Zum vierten Mal in Folge stattete die Formel E Berlin einen Besuch ab. Bisher war die Rennserie für Elektro-Formelfahrzeuge in jeder Saison in der deutschen Hauptstadt am Start, so oft war kein anderer Schauplatz im Rennkalender vertreten. Zum dritten Mal wurde dabei der Rundkurs auf dem Rollfeld des ehemaligen Flughafen Tempelhof genutzt, der sich auch diesmal wieder als Publikumsmagnet präsentierte. 24.000 Zuschauer kamen, um das Rennen von den zahlreichen Tribünen aus zu verfolgen.
Mit Daniel Abt nahm ein Deutscher die Pole Position vor heimischem Publikum ein. Nach einer kurzen Überprüfung, weil er den Boost für die schnellste Runde im Qualifying zu zeitig gedrückt haben soll, wurde er dann doch zur Super-Pole zugelassen. Der 25jährige hatte zuletzt im März beim ePrix in Mexiko-Stadt seinen ersten Sieg in der Meisterschaft einfahren können. Neben dem Audi-Sport-Team-Abt-Piloten startete Oliver Turvey (NIO Formula E Team) aus der ersten Startreihe. Abts Teamkollege, der amtierende Meister Lucas Di Grassi, hatte in der Super Pole auf seiner schnellen Runde Mauerkontakt und wurde somit nur Letzter der besten Fünf aus dem Qualifying. Hinter Jean-Eric Vergne (Techeetah) und Jerome D´Ambrosio (Dragon Racing) ging er nur aus der dritten Startreihe ins Rennen.
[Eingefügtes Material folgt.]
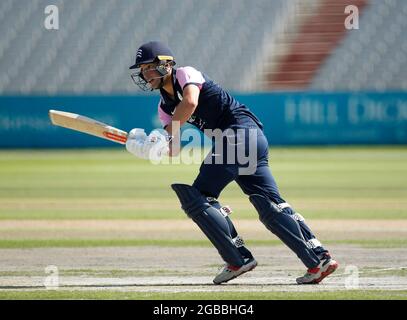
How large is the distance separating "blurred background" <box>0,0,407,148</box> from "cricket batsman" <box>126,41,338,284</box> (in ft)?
73.5

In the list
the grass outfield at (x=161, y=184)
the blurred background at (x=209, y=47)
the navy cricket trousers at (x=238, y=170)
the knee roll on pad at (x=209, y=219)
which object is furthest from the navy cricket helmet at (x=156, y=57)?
the blurred background at (x=209, y=47)

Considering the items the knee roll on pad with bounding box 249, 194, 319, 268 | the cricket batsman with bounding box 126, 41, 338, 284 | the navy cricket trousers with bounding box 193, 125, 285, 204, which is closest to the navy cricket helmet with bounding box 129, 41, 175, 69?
the cricket batsman with bounding box 126, 41, 338, 284

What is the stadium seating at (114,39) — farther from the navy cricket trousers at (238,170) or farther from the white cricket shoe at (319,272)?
the white cricket shoe at (319,272)

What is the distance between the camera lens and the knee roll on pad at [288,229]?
24.4 feet

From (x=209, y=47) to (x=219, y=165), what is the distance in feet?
82.8

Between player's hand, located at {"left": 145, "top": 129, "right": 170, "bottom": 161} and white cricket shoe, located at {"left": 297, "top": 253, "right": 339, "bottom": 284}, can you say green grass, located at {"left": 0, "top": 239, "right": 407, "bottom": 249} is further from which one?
player's hand, located at {"left": 145, "top": 129, "right": 170, "bottom": 161}

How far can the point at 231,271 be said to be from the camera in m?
7.61

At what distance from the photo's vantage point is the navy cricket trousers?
7.41 meters

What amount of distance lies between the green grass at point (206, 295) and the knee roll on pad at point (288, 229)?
0.53 meters

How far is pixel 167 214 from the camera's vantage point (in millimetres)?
14117
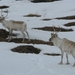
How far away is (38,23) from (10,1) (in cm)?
1936

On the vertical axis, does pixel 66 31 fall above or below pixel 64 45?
below

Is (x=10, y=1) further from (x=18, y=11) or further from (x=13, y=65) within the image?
(x=13, y=65)

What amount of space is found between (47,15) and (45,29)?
9.53 metres

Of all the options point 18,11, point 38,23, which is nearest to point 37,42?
point 38,23

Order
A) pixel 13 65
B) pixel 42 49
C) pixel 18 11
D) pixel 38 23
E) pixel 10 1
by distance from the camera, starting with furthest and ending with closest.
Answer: pixel 10 1, pixel 18 11, pixel 38 23, pixel 42 49, pixel 13 65

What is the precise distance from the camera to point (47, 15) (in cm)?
2961

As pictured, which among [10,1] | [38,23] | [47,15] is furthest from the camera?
[10,1]

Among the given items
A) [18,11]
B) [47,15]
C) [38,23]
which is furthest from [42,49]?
[18,11]

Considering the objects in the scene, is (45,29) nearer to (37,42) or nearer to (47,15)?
(37,42)

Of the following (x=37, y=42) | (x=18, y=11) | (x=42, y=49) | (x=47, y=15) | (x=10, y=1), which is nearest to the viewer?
(x=42, y=49)

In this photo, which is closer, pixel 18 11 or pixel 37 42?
pixel 37 42

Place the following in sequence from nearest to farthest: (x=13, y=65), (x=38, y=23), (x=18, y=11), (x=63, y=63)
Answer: (x=13, y=65)
(x=63, y=63)
(x=38, y=23)
(x=18, y=11)

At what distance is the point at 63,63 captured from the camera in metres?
9.30

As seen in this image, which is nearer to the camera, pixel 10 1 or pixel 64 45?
pixel 64 45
Kurz nach 18 Uhr zogen die Rennwagen vor zum Start. Abt setzte seine Pole Position um und bog auch als erster in die langgezogene erste Linkskurve. Während der Kemptener seinen Vorsprung nach und nach auf bis zu vier Sekunden ausbaute, kämpfte sich sein Teamkollege Di Grassi auf den zweiten Platz nach vorn. Oliver Turvey fiel auf den dritten Rang zurück und verbrauchte deutlich mehr Energie als seine unmittelbaren Gegner. Er musste deshalb eine Runde eher seinen Wagen wechseln. Der Fahrzeugwechsel zur Rennhalbzeit wird ab der neuen Saison übrigens entfallen. Ab der im Herbst beginnenden Saison 2018/2019 werden alle Teams ein neues Chassis mit doppelter Batteriekapazität einsetzen. Das neue Fahrzeug wurde in Berlin von Nico Rosberg, welcher als Investor in die Formel E einsteigt, erstmals vor Publikum auf der Strecke gefahren.
In dieser Saison ist der Boxenstopp als taktisches Mittel allerdings noch im Spiel und Lucas Di Grassi wechselte sein Fahrzeug so schnell, dass er zu Beginn der zweiten Rennhälfte direkt hinter Daniel Abt lag. Doch der Brasilianer kam mit seinem zweiten Fahrzeug nicht so gut zurecht und konnte Abt nicht mehr unter Druck setzen.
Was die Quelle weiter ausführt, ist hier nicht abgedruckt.